+++ Data provided +++

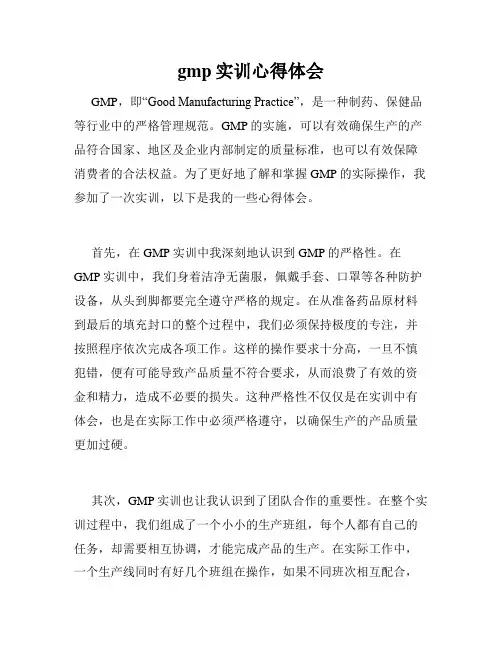 gmp 实训心得体会

GMP，即“Good Manufacturing Practice”，是一种制药、保健品等行业中的严格管理规范。GMP 的实施，可以有效确保生产的产品符合国家、地区及企业内部制定的质量标准，也可以有效保障消费者的合法权益。为了更好地了解和掌握 GMP 的实际操作，我参加了一次实训，以下是我的一些心得体会。

首先，在 GMP 实训中我深刻地认识到 GMP 的严格性。在 GMP 实训中，我们身着洁净无菌服，佩戴手套、口罩等各种防护设备，从头到脚都要完全遵守严格的规定。在从准备药品原材料到最后的填充封口的整个过程中，我们必须保持极度的专注，并按照程序依次完成各项工作。这样的操作要求十分高，一旦不慎犯错，便有可能导致产品质量不符合要求，从而浪费了有效的资金和精力，造成不必要的损失。这种严格性不仅仅是在实训中有体会，也是在实际工作中必须严格遵守，以确保生产的产品质量更加过硬。

其次，GMP 实训也让我认识到了团队合作的重要性。在整个实训过程中，我们组成了一个小小的生产班组，每个人都有自己的任务，却需要相互协调，才能完成产品的生产。在实际工作中，一个生产线同时有好几个班组在操作，如果不同班次相互配合，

+++

Task goal: Leave the images out and output the remaining material exactly as it stands.

Answer space:
 gmp 实训心得体会

GMP，即“Good Manufacturing Practice”，是一种制药、保健品等行业中的严格管理规范。GMP 的实施，可以有效确保生产的产品符合国家、地区及企业内部制定的质量标准，也可以有效保障消费者的合法权益。为了更好地了解和掌握 GMP 的实际操作，我参加了一次实训，以下是我的一些心得体会。

首先，在 GMP 实训中我深刻地认识到 GMP 的严格性。在 GMP 实训中，我们身着洁净无菌服，佩戴手套、口罩等各种防护设备，从头到脚都要完全遵守严格的规定。在从准备药品原材料到最后的填充封口的整个过程中，我们必须保持极度的专注，并按照程序依次完成各项工作。这样的操作要求十分高，一旦不慎犯错，便有可能导致产品质量不符合要求，从而浪费了有效的资金和精力，造成不必要的损失。这种严格性不仅仅是在实训中有体会，也是在实际工作中必须严格遵守，以确保生产的产品质量更加过硬。

其次，GMP 实训也让我认识到了团队合作的重要性。在整个实训过程中，我们组成了一个小小的生产班组，每个人都有自己的任务，却需要相互协调，才能完成产品的生产。在实际工作中，一个生产线同时有好几个班组在操作，如果不同班次相互配合，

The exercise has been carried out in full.